PORTLAND, Oregon — Health officials say months of trying to stop the spread of COVID-19 has also helped prevent the flu virus from spreading.
“Flu has been almost zero in our region since the official start of flu season last October,” said Multnomah County Health Officer, Dr. Jennifer Vines.
Vines said in addition to social distancing and wearing masks, an increase in the number of people getting flu vaccinations is helping. A public health campaign to get the flu vaccine was aimed at avoiding a possible “twindemic” this winter.
“There are flu seasons when our hospitals nearly reach capacity, just with people hospitalized with flu,” said Vines. “It's a virus that can really strike people down.”

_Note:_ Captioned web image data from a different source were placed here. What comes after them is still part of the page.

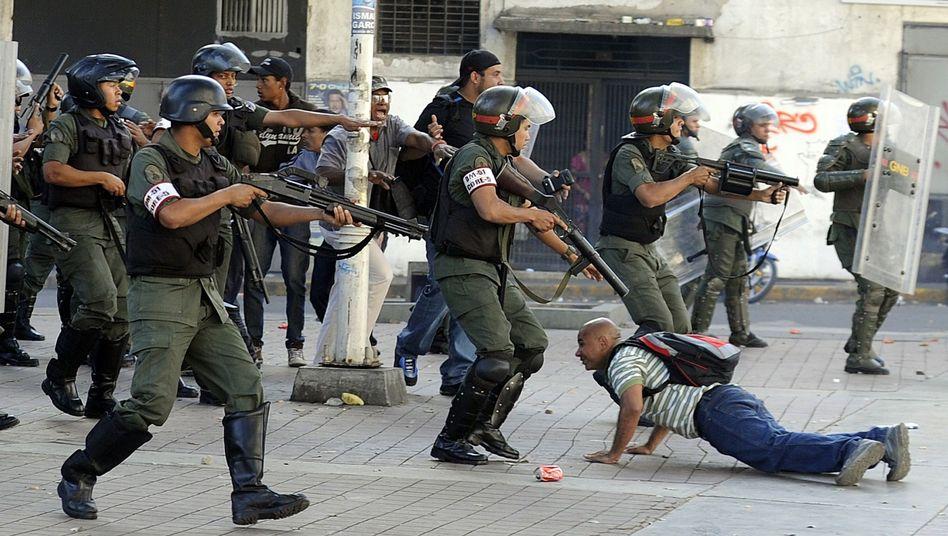 Sicherheitskräfte in Caracas: Ein Demonstrant liegt am Boden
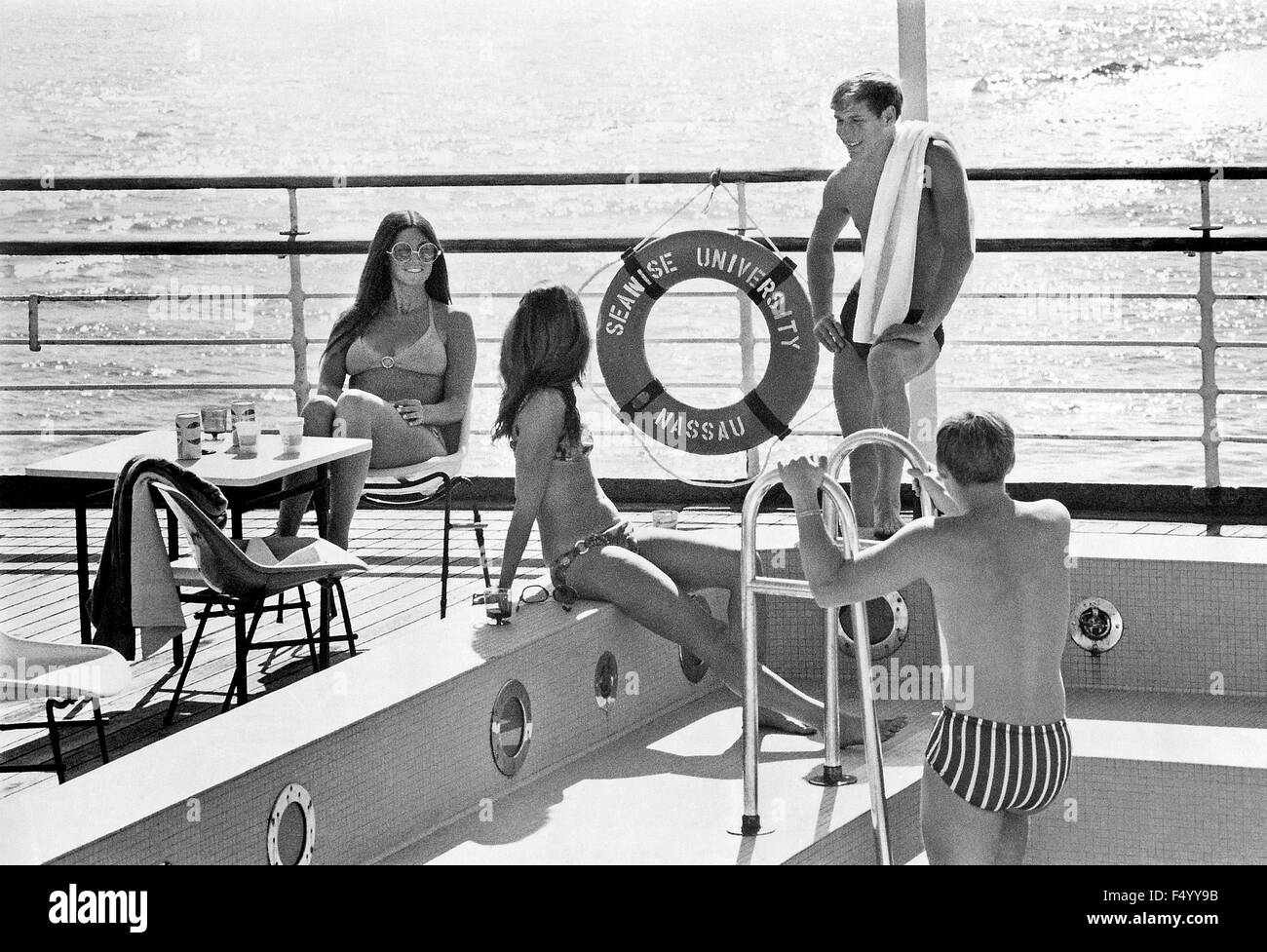 Young American students pose at the pool for publicity photos aboard Seawise University, the former RMS Queen Elizabeth, - Stock Image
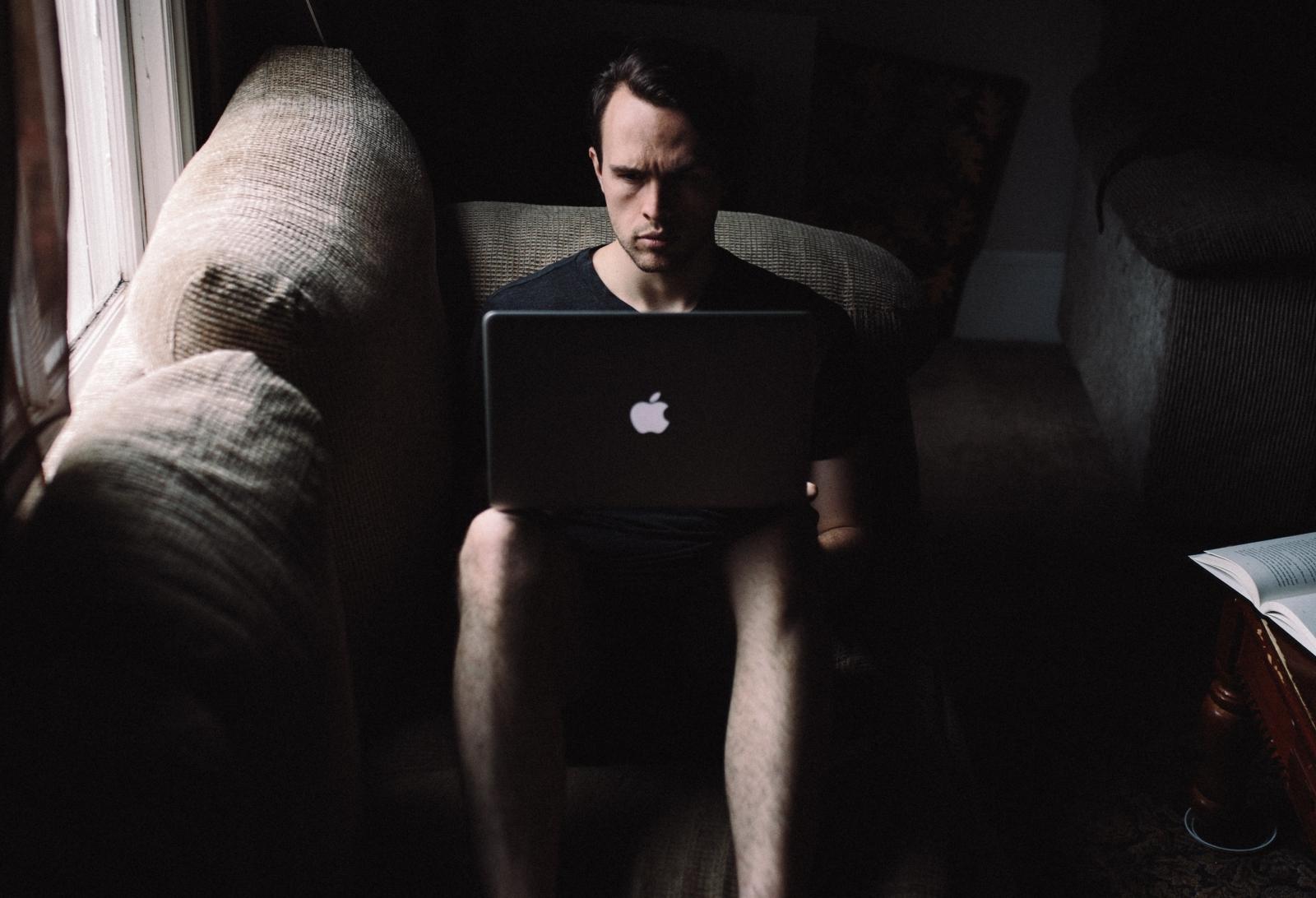 Man on a laptop in the dark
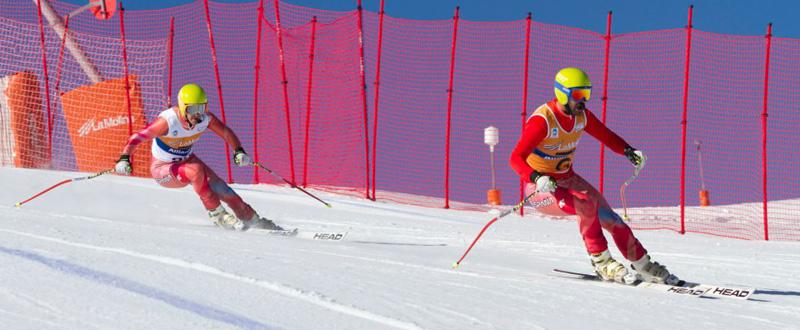Jon Santacana y su guía, Miguel Galindo, durante una competición de esquí alpino. Fuente: Esquia2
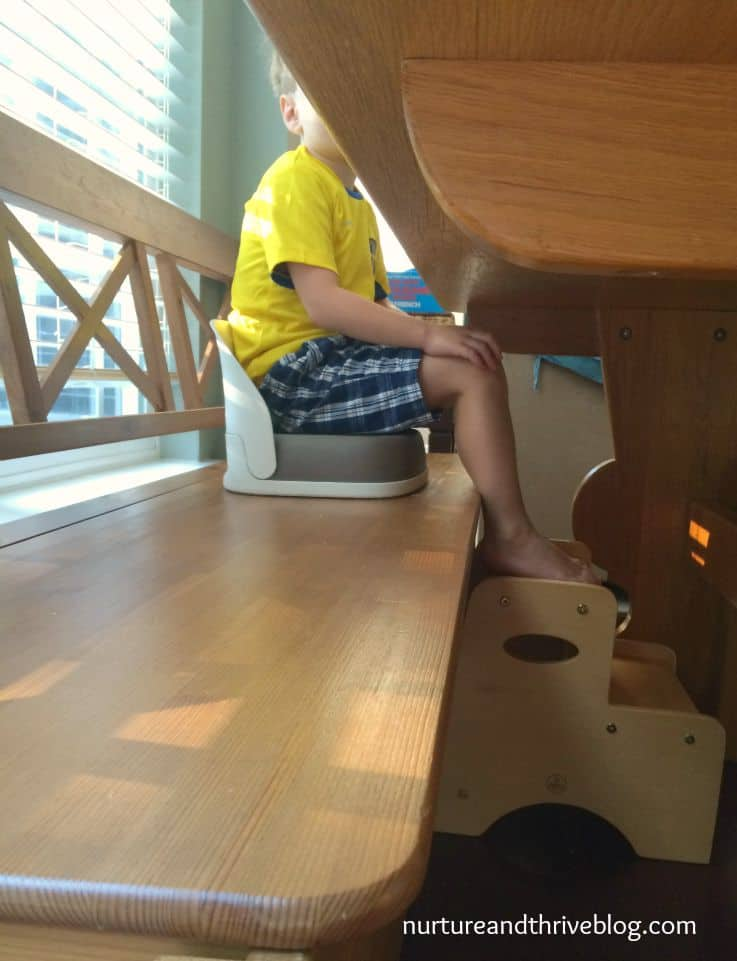 Tip 2: Sensory Input for feet and proper position for sitting at the table. Big kids need booster too!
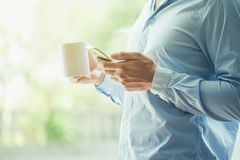 Businessman hand holding coffee and reading phone royalty free stock photos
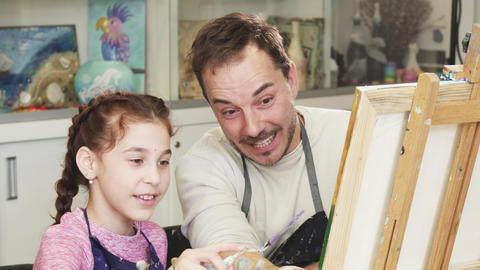 Happy little girl painting a picture with her father Footage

According to the Oregon Health Authority, 2,873 Oregonians were tested for the flu the week ending January 2, 2021. Only four of those tests came back positive. Over the same week in 2020, 5,495 people got a flu test and 1,461 came back positive.
The contrast is striking nationally, too. According to the CDC, nearly every state is experiencing minimal to low flu activity. At this time last year, the vast majority of states including Oregon reported a high number of flu-like illness.
“It is a striking difference this year,” said Vines, who cautioned that there are still many weeks of the flu season left, urging those who have not yet gotten a flu vaccine to do so.
“It’s not too late,” she said. And as doctors focus on administering the COVID-19 vaccine, Vines said it's important to stay the course.
“Again, social distancing, masks, face coverings, vaccine; those all seem to work.”